The Toast of '98
Here's to the folks who distinguished themselves this season
If there was one thing voters weren't confused about at the All-Star break, it was whom to back in the National League Cy Young race. The real question was whether to rename the award in Greg Maddux's honor. With a 12-2 record and a microscopic 1.54 ERA in early July, the Braves righthander appeared to have a lock on an unprecedented fifth Cy Young. Since then, however, Maddux has been mortal: 6-7 with a 3.18 ERA.
Meanwhile, several other starters have done passable impersonations of vintage Maddux, most notably Atlanta teammates Tom Glavine (20-6, 2.47) and John Smoltz (17-3, 2.90), the Padres' Kevin Brown (18-7, 2.38, 257 strikeouts) and the Mets' Al Leiter (17-6,2.47). Nevertheless, we're going to the bullpen, picking righthanded closer Trevor Hoffman of San Diego. For the season, the pitcher with the game's nastiest changeup converted 53 of 54 save opportunities, anchoring the bullpen for a team that hasn't lost a game it led after eight innings since July 24, 1996. Hoffman became just the fourth man to save 50 games in a season and the first to do so with just one blown save. He allowed 7.8 base runners per nine innings—the best ratio in the majors since 1995—and if the sun isn't still shining when you face him, you might as well stay in the dugout. In 50? innings of nocturnal pitching, Hoffman allowed one earned run, for an ERA of 0.18. Not too shabby for a guy who was drafted as a shortstop by the Reds in '89.
Here are the rest of our award winners. (All statistics are through the end of the regular season.)
American League Cy Young
Roger Clemens, Blue Jays. Looks as if the Rocket, not Maddux, will become the first to win five Cy Youngs. Entering September, he was one of four strong candidates, along with the Red Sox' Pedro Martinez (who finished 19-7, 2.89,251 strikeouts) and Yankees teammates David Wells (18-4, 3.49, perfect game) and David Cone (20-7, 3.55). But in the season's final month, Martinez was 1-3 with a 4.15 ERA, Cone was 2-3, and Wells (left) went 2-2 with a 4.05 ERA. Clemens, meanwhile, stretched his winning streak to 15—his last loss was on May 29—and wrapped up the league's pitching Triple Crown with 20 wins (tied with Cone and Texas's Rick Helling), a 2.65 ERA and 271 strikeouts. The 36-year-old Clemens thus became the first American League pitcher to lead the circuit in all three categories in consecutive seasons since Lefty Grove of the A's did it in 1930 and '31.
Morganna Award (Butt of the Year)
Jay Bell, Diamondbacks. Thirty-four million bucks over five years should buy something better than a .251 average and 66 RBIs.
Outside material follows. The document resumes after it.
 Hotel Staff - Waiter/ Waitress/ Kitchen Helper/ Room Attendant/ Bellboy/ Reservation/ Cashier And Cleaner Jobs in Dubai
Bell (right) noses out last year's biggest bust, righthander Jaime Navarro, who, in the second year of a $20 million contract with the White Sox, upped his losses from 14 last season to 16 and his ERA from 5.79 to 6.36.
Baywatch Award (Group Bust of the Year)
The Tigers. Huge improvement last year raised '98 hopes a little too high in Motown. But no way should this team (65-97) be as bad as the Devil Rays (63-99).
American League MVP
Nomar Garciaparra, Red Sox. Singling out any one Yankee is impossible. Their best hitter, Bernie Williams, missed 31 straight games in June and July with a bad knee, and the Bombers didn't miss a beat, going 21-10 without him. Good? Yes. Invaluable? Not on that team. On the other hand, playing for sub-.500 teams rules out league home run king Ken Griffey Jr. of the Mariners (56) and Triple Crown threat Albert Belle of the White Sox (.328, 49 homers, 152 RBIs). That leaves Garciaparra and the Rangers' Juan Gonzalez.
Each has a strong case. Gonzalez drove in a league-high 157 runs and hit .368 over the final two months to raise his average to .318. Garciaparra finished with a .323 average, 35 home runs and 122 RBIs, and actually hit more homers and drove in more runs in the second half of the season than Gonzalez (22 homers and 66 RBIs to 19 and 56). Boston wasn't the same team without him. In the 16 games Garciaparra missed with a shoulder injury in May, the Red Sox scored 3.81 runs a game and hit .253, compared with 5.58 runs and a .283 average the rest of the year. What clinches it for the 25-year-old Garciaparra are his defense, his joie de game and his versatility. He had more than 140 at bats in the leadoff spot, in the number 3 hole and at cleanup, and he hit better than .300 in all three roles.